─── Passage provided

A medical professional, for example, would be willing to spend a fair amount of time on a pharmaceutical hub carefully considering the details of a much longer article about the uses of a new drug than, say, a consumer just looking for a broader news update would. That’s not to say the pharmaceutical hub should not run short articles (i.e. news items); it’s just that there will very likely be a demand for at least some longer articles that can adequately convey the right depth of information.
This variety in not only topic, but also length and style of articles is worth thinking about when drawing up a content strategy. It’s often more interesting for readers to receive a range of different types and lengths of content, something that is also picked up by search engines who tend to reward a more natural mix of content.
It is quite likely that the debate regarding the relevance of social media will rage until the end of time. But whichever side of the fence you fall on, the fact remains that social media matters now. Sharing content with targeted followers boosts audiences and offers a simple way of engaging with clientele through a means that’s more personal than most marketing techniques.
The ways in which people and companies use social media differs to such an extent that it’s very difficult to pinpoint exactly how long a post should be on each network. But research has started to suggest that there may be some guidelines marketers can follow to increase their chances of engaging audiences and customers.

──────

== Required work ==
- 1) List the ways in which the passage on content strategy says articles can vary.
- 2) According to the passage on content strategy, why is it worth offering a variety of article types and lengths?
- 3) Continue the passage on content strategy from its last sentence.

─── Material shown

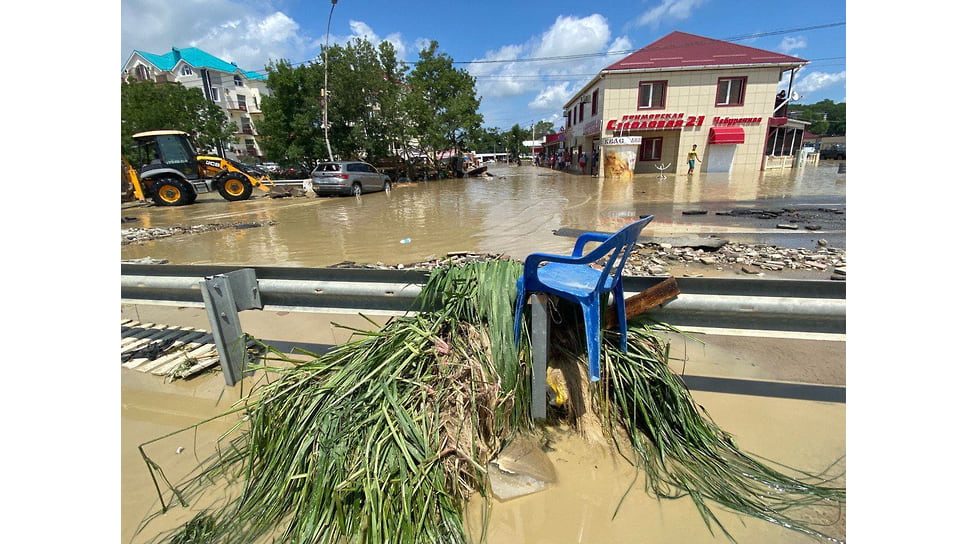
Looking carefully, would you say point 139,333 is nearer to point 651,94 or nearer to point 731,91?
point 651,94

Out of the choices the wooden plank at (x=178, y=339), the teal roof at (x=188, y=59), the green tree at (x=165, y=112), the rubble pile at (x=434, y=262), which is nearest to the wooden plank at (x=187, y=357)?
the wooden plank at (x=178, y=339)

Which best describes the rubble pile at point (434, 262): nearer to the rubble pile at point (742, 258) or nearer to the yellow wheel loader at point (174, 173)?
the rubble pile at point (742, 258)

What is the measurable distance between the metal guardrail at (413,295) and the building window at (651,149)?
29.6 meters

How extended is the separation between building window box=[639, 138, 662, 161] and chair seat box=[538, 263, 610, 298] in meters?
29.9

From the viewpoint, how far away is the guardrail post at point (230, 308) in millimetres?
2391

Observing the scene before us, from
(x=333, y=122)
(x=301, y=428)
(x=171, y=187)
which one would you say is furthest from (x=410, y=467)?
(x=333, y=122)

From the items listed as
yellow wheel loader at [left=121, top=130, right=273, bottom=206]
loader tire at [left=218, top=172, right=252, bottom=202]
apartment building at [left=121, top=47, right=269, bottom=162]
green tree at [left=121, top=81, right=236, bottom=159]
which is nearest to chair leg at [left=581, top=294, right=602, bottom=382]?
yellow wheel loader at [left=121, top=130, right=273, bottom=206]

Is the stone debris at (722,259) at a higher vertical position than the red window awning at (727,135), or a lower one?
lower

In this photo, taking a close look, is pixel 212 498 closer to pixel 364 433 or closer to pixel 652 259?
pixel 364 433

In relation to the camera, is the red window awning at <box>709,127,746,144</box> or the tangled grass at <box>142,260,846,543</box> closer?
the tangled grass at <box>142,260,846,543</box>

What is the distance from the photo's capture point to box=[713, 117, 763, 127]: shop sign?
25672 mm

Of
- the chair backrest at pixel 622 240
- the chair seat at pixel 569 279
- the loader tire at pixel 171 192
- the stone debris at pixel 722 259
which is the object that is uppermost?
the loader tire at pixel 171 192

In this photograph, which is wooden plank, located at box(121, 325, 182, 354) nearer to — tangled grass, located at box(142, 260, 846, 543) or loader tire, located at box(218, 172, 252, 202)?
tangled grass, located at box(142, 260, 846, 543)
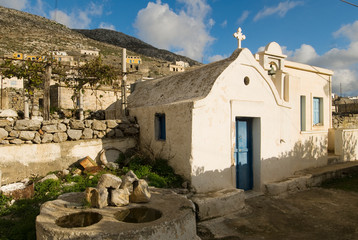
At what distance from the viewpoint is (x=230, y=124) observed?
21.7ft

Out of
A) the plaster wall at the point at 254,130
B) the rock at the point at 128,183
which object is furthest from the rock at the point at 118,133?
the rock at the point at 128,183

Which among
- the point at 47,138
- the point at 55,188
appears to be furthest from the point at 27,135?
the point at 55,188

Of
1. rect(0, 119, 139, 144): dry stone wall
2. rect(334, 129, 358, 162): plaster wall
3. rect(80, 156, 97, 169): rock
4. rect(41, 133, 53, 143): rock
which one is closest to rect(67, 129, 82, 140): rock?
rect(0, 119, 139, 144): dry stone wall

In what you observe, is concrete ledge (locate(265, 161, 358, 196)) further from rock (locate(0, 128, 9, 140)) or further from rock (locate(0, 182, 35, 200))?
rock (locate(0, 128, 9, 140))

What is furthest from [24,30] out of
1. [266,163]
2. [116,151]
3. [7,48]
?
[266,163]

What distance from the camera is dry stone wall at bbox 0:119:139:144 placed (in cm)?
627

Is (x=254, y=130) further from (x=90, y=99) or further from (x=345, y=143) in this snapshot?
(x=90, y=99)

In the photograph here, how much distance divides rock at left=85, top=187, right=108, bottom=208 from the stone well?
9 centimetres

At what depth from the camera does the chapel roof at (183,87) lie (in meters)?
6.75

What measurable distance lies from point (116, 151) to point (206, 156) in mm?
3068

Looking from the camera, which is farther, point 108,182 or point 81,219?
point 108,182

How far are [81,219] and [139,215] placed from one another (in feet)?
2.97

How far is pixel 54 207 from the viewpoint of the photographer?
4.12 meters

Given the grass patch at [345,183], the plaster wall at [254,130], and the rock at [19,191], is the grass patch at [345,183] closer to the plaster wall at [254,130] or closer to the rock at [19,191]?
the plaster wall at [254,130]
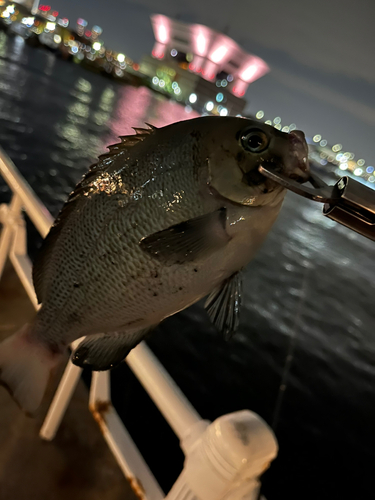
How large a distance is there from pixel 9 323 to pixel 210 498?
7.64 ft

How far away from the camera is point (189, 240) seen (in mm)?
635

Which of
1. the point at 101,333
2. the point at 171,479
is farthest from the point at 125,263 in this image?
the point at 171,479

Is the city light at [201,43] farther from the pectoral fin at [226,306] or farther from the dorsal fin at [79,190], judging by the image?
the pectoral fin at [226,306]

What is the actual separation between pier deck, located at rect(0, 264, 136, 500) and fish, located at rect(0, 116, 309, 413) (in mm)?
1396

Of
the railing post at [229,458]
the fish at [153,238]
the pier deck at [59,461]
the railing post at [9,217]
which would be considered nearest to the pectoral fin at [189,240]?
the fish at [153,238]

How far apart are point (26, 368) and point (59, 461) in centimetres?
164

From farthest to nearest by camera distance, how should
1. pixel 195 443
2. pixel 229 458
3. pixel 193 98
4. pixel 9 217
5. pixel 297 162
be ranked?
pixel 193 98 < pixel 9 217 < pixel 195 443 < pixel 229 458 < pixel 297 162

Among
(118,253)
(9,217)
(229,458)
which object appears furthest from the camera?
(9,217)

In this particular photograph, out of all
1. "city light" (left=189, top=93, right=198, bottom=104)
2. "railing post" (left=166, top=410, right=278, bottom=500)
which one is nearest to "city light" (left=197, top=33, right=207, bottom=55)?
"city light" (left=189, top=93, right=198, bottom=104)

──────

== Solved tasks ==
- 1) Topic, length, and style.

- 2) Readers often find a range of different types and lengths of content more interesting. Search engines also notice this and tend to reward a more natural mix of content.

- 3)
With tweets limited to 140 characters, at first glance it doesn’t seem plausible that there could be an ‘ideal tweet length’ within such a tight constraint on Twitter. But the network’s own best practice guidelines reference a study conducted by Buddy Media which found that tweets shorter than 100 characters have a 17 per cent higher engagement rate. These findings were backed up by another study by Track Social which claimed that the “perfect tweet length” is around 100 characters.
Surprisingly, given the opportunity for much longer posts, the ideal Facebook post is actually shorter than the ideal Twitter update. A study from Jeff Bulllas found that posts of around 40 characters had the best engagement rate in his study, while Facebook’s best practices advise users to go for posts with 80 characters or less as these receive 66 per cent higher engagement levels.
Newcomer to the social media arena Google+ lies somewhere in the middle, and it appears that issues with this network are more to do with layout than actual length. Google recently changed the way in which its site displays posts so that users only see the first three lines of the original post before the ‘read more’ link cuts off the rest of the post, although it is possible to opt to expand it. This has meant that headlines are particularly important if you are sharing content on Google+.
With this in mind, the ideal headline for encouraging engagement and shares is one of 60 characters or less, any longer and the layout of the post will will start to look messier. However, research has shown that while engagement levels tend to trail off with longer posts on Twitter and Facebook, this isn’t necessarily the case on Google+ where longer posts can still attract a lot of readers. Headlines are really key with Google+, other than that users are free to explore using different lengths of post without risking too much impact on their levels of engagement.
There are some cases where the length of online content is crucial; for example if you’re automatically sending headlines into social media accounts, or you want to increase your chances of being approved and listed in Google News (FYI aim for a minimum of 300 words and you’ll need to be posting daily news articles).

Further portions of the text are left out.